Batch Processing RMarkdown Reports

Alyssa Goldberg
November 10, 2021

Challenge - Annual Attorney Marketing Reports

~650 Attorney Reports incorporating:

  • Email engagement with items authored by each attorney
  • Network analysis with co-authors
  • Google Analytics for each bio page, including source and next page stats
  • Engagement with webinars presented by the attorney
  • Contacts associated with the attorney in the CRM for review
  • Business development activity for each attorney (meetings, calls, etc.)

But for This Demo We’ll use Palmer Penguins

library(“palmerpenguins”)

penguin stock photo

Two Files - .R and .RMD

R file

  • Read in libraries
  • Read in and pre-process data
  • Write a custom function that passes data, objects, variables, and parameters to the - - RMarkdown file
  • Create global environment objects that can be used in the custom render function
  • Run the function over a list with a for() loop, apply function or purrr::map()

.RMD file

  • Accept variables and objects from the .R loop or custom function
  • Parse the YAML header data from the render::rmarkdown()
  • Attach a reference document for custom formatting
  • Run SQL or API queries
  • Knit the report

Set up the .R file with Data

library(palmerpenguins)
library(tidyverse)
library(knitr)
library(rmarkdown)

#read in and pre-process data
pdata <- palmerpenguins::penguins_raw %>%
  janitor::clean_names() %>%
  mutate(label = str_replace(
    string = species,
    pattern = " \\(",
    replacement = "\n("
  ))

#create a list for mapping
studies <- unique(pdata$study_name)

As this is a relatively small dataset I load the entire thing into the environment then subset for each report; however, I’ll typically run SQL or API queries from within the .RMD file.

Set up .R File with Function and Run It

generate_reports <- function(study) {
  #I like to superassign some objects for troubleshooting with <<-, but it isn't necessary
  study <<- study
  p_df <<- pdata %>% filter(study_name == study)
  min_date <- min(p_df$date_egg, na.rm = TRUE)
  max_date <- max(p_df$date_egg, na.rm = TRUE)
  title <- paste("Study: ", study)
  subtitle <- paste("From: ", min_date, "To: ", max_date)

### Things to do
a – Which packages do the batch-processing slides load with library() calls?
b – Return, copied verbatim, the stretch of the batch-processing slides from "#create a list" through "min(p_df$date_egg, na.rm = TRUE)".
The listing that comes next was taken from a separate source.

### Recorded data
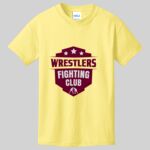 Best Selling Youth Cotton Tee Thumbnail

### Answers to the exercise
a – palmerpenguins, tidyverse, knitr, rmarkdown

b –
#create a list for mapping
studies <- unique(pdata$study_name)

As this is a relatively small dataset I load the entire thing into the environment then subset for each report; however, I’ll typically run SQL or API queries from within the .RMD file.

Set up .R File with Function and Run It

generate_reports <- function(study) {
  #I like to superassign some objects for troubleshooting with <<-, but it isn't necessary
  study <<- study
  p_df <<- pdata %>% filter(study_name == study)
  min_date <- min(p_df$date_egg, na.rm = TRUE)